Handbook suffers from CIDRA hangover
Whilst FOS rightly considered itself ahead of the consumer insurance law reforms, the FCA has now caught up.
The FOS' guidance on mis-representation and non-disclosure published in August boasted that "The Act has not changed the way we look into cases about misrepresentation and non-disclosure because the law now reflects the approach we were already taking". We have previously discussed the potential impact of CIDRA when the Act first came into force on 6 April. At the time we noted that although CIDRA merely clarifies the law to reflect market and FOS practice the new Act conflicted with existing provisions in ICOBS.
With the update to the Handbook, effective as of 1 October 2013, the categorisation of a 'mixed' customer in ICOBS has been brought into line with CIDRA but only for the purposes of applying CIDRA. The old definition at ICOBS 2.1.3(1) G will continue to apply, such that a 'mixed' customer acting as a both 'consumer' and a 'commercial customer' will be a 'commercial customer', except in relation to the new provisions on disclosure and 'qualifying misrepresentations' at ICOBS 5.1.4 G and ICOBS 8.1.2 R respectively. For these provisions, a customer who enters into a contract of insurance "mainly" for purposes unrelated to his trade or profession is still a 'consumer' who can benefit from the 'qualifying misrepresentations' provisions. Lest you think this clarifies matters, there remains a distinction between mixed use customers and 'status uncertain' customers; under ICOBS 2.1.2, "if it is not clear in a particular case whether a customer is a consumer or a commercial customer, a firm must treat the customer as a consumer"!

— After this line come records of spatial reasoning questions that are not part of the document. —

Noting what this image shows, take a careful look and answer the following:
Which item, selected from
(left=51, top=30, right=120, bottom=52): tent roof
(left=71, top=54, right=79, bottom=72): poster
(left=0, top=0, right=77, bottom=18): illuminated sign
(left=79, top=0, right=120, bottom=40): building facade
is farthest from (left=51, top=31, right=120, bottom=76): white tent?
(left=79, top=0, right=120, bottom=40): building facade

The new ICOBS 5.1.4(3) and (4) G reflect s.3(1) and s.3(2) CIDRA and require insurers to "explain… to the customer the responsibility of consumers to take reasonable care not to make a misrepresentation and the possible consequences if a consumer is careless in answering the insurer’s questions, or if a consumer recklessly or deliberately makes a misrepresentation; and [to] ask… the customer clear and specific questions about the information relevant to the policy being arranged or varied."
The new ICOBS 8.1.2(2) makes it unreasonable for insurers, in relation to contracts or variations agreed on or after 6 April, to reject a claim for "misrepresentation by a customer [if] the misrepresentation is not a qualifying misrepresentation". The definition of a qualifying misrepresentation derives from s.2(2) CIDRA which is set out in the new ICOBS 8.1.3 R: (1) the consumer must take reasonable care not to make a misrepresentation and (2) the insurer must show that without the misrepresentation they would not have entered into the contract or would have done so only on different terms.
Now the new Handbook rules are in force it is essential that insurers ensure that all their consumer documentation has been amended to remove any references to the old duty of disclosure. Not only will attempts to avoid a policy based on the old duty of disclosure be ineffective, an insurer's failure to ensure that consumers (in the new, wider sense) are familiar with the new, limited, duty of disclosure will be a failure to follow ICOBS 5.1.4 G, and an attempt to rely on the old rules will likely be a breach of ICOBS 8.1.2 R.
Following Imogen's blog, any insurer looking for a case to run to the High Court by way of Judicial Review of the FOS' approach to directions should find a 'commercial customer' to which CIDRA does not apply but which (at the time of the complaint rather than placement of the policy) was eligible to complain to FOS as a micro-enterprise.